Un enquêteur free-lance dans le milieu des escroqueries à l’assurance sur les traces d’un écrivain horrifique superstar disparu. Une histoire à cauchemarder debout par un Carpenter sous la double influence de Lovecraft et de Stephen King.

Vous avez déjà cauchemardé les yeux ouverts? C’est cette expérience psychotronique que propose John Carpenter dans ce troisième volet de la Trilogie de l’Apocalypse après The Thing et Prince des ténèbres. Un objet qui a des allures de maxi best-of, qui tiendrait de la meilleure adaptation fantasmée de Stephen King et de Lovecraft avec une pincée des Bébés de la Consigne Automatique de Ryû Murakami. Des univers dans un film, des films dans le film, un cauchemar en boucle, un monde dans le film où tout le monde aurait sombré dans la folie. Rien que ça.

Tout commence dans un asile où John Trent (Sam Neill), détective pour une compagnie d’assurances, révèle les événements qui l’ont poussé vers la folie. Comme des milliers d’Américains emportés par une vague de violence inouïe, il a succombé à la lecture des romans du célébrissime écrivain Sutter Cane, porté disparu peu avant la parution de son ouvrage annoncé comme ultime, In the Mouth of Madness. Embauché par le patron de la maison d’édition Arcane pour retrouver ledit Sutter Cane, John Trent part direction Hobb’s End, une ville inconnue au bataillon des relevés topographiques. La raison est simple: ladite ville, parc d’attractions peuplé d’enfants zombies et de créatures informes où se rejouent en boucle toutes les intrigues des romans du très lovecraftien Sutter Cane, ne gagne pas à être connue. Normal qu’en y allant, on en revienne fou. Et plus fou encore que la folie: Trent/Neill réalise au final qu’il n’est en fait rien d’autre qu’un personnage du dernier roman de Sutter Cane et que sa mission consiste à livrer une Bible des temps apocalyptiques au monde des vivants.

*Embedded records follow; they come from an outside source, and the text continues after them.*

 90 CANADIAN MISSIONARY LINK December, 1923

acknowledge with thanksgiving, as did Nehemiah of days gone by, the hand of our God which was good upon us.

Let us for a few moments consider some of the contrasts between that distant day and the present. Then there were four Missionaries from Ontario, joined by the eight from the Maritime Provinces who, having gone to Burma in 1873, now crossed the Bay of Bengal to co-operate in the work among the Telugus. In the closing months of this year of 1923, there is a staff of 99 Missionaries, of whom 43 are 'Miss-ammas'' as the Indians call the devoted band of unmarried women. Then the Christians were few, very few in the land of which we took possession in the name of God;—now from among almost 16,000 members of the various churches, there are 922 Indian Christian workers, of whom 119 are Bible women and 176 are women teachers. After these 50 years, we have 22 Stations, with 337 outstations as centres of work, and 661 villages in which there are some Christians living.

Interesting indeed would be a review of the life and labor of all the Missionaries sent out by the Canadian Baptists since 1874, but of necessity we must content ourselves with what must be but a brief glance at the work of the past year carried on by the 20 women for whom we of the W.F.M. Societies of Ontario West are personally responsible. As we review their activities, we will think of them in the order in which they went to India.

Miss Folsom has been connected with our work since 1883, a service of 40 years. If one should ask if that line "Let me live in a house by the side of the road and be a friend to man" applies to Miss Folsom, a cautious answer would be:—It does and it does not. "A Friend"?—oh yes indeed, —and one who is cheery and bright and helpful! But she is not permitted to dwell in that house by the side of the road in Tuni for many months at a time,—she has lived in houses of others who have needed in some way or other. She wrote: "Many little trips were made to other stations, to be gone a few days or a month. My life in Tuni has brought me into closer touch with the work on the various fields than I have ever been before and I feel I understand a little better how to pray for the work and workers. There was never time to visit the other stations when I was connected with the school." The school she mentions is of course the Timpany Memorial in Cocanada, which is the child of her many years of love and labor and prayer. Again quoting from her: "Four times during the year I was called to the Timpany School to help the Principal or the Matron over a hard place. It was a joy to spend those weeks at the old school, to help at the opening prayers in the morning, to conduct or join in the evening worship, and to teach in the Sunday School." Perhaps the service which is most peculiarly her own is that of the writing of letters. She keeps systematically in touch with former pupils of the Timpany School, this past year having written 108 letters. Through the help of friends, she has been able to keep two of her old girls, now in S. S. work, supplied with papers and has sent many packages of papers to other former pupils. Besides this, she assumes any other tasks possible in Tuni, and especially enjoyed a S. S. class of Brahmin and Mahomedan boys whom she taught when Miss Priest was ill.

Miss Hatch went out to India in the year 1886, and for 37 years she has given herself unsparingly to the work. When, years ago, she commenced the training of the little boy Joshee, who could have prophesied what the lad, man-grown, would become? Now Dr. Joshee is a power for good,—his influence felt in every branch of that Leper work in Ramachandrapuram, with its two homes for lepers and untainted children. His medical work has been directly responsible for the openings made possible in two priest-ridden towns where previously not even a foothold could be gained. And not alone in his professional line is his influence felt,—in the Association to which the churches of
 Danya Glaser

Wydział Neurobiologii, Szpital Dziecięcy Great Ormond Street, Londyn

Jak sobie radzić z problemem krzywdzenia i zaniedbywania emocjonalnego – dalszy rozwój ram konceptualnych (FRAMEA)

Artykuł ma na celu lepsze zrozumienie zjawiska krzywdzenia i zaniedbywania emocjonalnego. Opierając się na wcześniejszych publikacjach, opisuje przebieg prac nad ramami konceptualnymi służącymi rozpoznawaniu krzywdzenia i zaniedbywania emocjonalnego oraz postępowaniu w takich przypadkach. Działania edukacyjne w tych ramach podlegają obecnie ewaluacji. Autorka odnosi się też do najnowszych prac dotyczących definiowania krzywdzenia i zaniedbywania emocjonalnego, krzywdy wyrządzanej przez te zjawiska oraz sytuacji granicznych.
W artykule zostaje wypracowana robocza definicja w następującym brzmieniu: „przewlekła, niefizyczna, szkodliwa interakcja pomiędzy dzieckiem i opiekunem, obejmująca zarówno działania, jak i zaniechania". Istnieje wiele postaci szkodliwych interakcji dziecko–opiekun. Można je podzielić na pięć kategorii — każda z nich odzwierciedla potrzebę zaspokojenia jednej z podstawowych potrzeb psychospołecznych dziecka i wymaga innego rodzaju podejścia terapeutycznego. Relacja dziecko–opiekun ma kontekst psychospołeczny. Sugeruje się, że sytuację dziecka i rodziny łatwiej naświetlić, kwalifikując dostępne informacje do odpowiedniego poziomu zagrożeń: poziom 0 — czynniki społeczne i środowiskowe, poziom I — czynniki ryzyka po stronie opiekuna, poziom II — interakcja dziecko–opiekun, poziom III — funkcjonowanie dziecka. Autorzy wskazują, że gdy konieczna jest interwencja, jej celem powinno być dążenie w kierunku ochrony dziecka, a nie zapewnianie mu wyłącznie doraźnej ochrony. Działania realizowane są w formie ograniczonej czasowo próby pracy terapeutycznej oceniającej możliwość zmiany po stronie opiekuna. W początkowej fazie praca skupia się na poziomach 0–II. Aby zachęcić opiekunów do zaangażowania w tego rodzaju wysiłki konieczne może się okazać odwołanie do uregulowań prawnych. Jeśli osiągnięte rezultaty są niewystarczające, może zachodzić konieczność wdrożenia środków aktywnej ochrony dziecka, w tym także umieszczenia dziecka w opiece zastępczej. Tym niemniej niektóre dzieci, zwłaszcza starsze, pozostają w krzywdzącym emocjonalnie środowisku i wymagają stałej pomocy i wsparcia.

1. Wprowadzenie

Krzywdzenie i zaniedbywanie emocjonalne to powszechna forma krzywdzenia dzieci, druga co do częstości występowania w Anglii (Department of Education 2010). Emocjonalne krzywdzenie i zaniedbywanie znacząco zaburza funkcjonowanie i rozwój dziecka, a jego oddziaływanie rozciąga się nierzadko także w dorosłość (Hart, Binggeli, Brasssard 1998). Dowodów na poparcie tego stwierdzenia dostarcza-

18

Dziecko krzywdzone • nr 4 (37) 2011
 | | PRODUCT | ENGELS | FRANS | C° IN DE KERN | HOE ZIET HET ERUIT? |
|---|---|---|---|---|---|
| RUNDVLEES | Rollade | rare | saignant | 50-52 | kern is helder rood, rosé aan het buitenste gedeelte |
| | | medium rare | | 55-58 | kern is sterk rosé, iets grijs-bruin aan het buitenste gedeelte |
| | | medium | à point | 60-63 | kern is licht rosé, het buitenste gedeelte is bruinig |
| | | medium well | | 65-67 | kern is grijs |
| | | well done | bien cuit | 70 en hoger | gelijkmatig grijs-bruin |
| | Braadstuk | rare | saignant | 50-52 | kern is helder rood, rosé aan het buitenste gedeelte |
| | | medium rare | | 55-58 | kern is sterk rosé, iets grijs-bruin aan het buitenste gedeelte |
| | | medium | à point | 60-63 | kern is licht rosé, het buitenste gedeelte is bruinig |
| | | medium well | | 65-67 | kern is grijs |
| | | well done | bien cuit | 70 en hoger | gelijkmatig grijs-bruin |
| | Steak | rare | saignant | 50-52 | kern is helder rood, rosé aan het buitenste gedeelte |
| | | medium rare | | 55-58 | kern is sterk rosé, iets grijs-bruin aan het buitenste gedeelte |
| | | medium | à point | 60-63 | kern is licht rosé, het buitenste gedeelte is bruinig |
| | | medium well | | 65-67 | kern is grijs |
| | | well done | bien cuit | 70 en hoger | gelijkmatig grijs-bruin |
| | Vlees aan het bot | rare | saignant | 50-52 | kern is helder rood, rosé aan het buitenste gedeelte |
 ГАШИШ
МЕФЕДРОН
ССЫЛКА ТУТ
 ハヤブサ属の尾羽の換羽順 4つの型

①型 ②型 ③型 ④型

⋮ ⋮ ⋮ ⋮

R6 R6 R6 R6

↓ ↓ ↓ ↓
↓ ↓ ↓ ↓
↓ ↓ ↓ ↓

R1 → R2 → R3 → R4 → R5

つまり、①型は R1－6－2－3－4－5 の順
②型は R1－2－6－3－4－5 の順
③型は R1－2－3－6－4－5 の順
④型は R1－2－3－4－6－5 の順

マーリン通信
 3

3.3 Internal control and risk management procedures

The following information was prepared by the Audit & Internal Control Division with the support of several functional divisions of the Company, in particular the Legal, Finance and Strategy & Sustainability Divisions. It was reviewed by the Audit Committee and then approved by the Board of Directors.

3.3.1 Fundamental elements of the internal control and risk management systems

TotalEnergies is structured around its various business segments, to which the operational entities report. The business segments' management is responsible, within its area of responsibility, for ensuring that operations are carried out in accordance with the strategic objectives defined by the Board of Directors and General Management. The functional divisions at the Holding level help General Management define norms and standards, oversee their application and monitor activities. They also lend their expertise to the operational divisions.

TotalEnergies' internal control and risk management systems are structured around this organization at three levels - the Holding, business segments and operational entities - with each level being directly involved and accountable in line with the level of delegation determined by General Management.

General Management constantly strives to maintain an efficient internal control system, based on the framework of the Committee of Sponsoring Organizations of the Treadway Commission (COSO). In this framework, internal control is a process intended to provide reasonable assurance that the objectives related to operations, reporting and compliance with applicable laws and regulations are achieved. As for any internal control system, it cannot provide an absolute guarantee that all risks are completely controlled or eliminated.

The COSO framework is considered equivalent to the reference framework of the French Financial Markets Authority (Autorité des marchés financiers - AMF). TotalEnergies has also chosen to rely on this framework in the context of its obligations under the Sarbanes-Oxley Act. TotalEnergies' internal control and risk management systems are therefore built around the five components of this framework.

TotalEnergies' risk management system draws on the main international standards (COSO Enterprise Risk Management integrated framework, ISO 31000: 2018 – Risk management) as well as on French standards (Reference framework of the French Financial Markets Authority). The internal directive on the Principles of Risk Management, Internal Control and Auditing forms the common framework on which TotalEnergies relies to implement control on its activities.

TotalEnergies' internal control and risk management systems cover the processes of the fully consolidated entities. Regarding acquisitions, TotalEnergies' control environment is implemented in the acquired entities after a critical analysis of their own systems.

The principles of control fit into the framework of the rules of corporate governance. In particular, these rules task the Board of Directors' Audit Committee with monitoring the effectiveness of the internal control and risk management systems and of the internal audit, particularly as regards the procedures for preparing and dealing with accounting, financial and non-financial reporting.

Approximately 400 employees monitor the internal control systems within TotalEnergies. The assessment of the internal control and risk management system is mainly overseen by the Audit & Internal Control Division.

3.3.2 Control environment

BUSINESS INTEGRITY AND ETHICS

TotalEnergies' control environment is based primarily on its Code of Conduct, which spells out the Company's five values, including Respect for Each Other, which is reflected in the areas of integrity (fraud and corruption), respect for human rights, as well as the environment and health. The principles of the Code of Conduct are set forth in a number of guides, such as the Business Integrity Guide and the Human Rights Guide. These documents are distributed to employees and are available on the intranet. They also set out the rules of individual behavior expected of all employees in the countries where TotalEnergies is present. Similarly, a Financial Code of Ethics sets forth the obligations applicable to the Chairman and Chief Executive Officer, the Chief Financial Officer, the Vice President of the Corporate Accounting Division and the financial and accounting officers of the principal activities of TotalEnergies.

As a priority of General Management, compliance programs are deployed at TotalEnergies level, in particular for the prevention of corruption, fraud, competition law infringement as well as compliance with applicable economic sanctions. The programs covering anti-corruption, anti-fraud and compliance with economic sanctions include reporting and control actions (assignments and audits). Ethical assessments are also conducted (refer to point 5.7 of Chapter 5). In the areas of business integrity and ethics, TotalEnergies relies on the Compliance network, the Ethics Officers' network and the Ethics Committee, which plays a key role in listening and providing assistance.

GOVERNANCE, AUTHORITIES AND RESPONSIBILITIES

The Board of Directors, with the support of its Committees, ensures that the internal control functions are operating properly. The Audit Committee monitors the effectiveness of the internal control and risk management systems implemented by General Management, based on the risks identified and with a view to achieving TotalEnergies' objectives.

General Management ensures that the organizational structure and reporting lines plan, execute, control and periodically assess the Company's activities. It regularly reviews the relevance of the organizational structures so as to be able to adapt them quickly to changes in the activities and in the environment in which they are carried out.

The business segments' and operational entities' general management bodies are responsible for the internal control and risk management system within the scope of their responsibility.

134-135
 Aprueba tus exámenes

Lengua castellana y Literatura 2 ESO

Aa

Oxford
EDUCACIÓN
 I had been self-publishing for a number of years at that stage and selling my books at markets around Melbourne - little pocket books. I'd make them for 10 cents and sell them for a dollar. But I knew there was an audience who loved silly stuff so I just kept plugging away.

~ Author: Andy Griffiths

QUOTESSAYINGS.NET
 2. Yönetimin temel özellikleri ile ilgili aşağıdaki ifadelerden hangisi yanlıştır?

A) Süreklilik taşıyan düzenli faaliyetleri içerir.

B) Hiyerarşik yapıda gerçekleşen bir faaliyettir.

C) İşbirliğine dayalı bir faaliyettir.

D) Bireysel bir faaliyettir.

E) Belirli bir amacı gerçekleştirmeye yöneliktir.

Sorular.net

C’est une nouvelle excursion dans un monde parallèle qui donne des sueurs froides et avec laquelle on pourrait presque tresser des liens avec le très adulte Lost Highway de David Lynch (1997). C’est aussi un film qui, comme le suggère son auteur, invite à se méfier de l’horreur dans notre monde réel où les monstres ne sont pas ceux que l’on pense. Une idée communément admise veut que seuls les fous soient enfermés dans les asiles. Il est rassurant de penser ainsi car, en plus d’être dangereux pour certains, les fous ont cette fâcheuse tendance à ne pas croire dans ce que nous appelons «réalité», ce quotidien rassurant que leur maladie pourrait contaminer. Ainsi, en commençant son film avec un John Trent (Sam Neill) hystérique que l’on interne de force, John Carpenter place le spectateur dans la position de quelqu’un sain d’esprit contemplant un autre n’ayant pas cette chance, et les premières minutes du métrage ne feront que confirmer cette situation entre hallucinations et délires. Mais de la même façon que les écrits de Sutter Cane, le romancier maudit du film, plus nous progressons dans le récit fait par John Trent et plus le fragile tissu du réel se macule de zones d’ombre.

Carpenter s’amuse à brouiller la frontière entre réalité et fiction dans l’espace du film mais également dans l’esprit du spectateur, jusqu’à une ultime mise en abîme spécialement perturbante (Trent va voir le film L’Antre de la folie au cinéma et découvre qu’il en est le personnage principal). Il se révèle alors que le fou ne l’était pas tant que ça, et que c’est notre propre folie qui a permis au monde de devenir cet asile d’horreur que nous redoutions tous. Au final, avec son histoire de maître incontesté du roman d’épouvante qui a disparu on ne sait trop où et dont les écrits provoquent de violentes crises de paranoïa et autres bouffées délirantes sur les lecteurs, Carpenter célèbre avec des visions horrifiantes dont lui seul a le secret l’art du cauchemar pour secouer les consciences. Et c’est toujours aussi bon.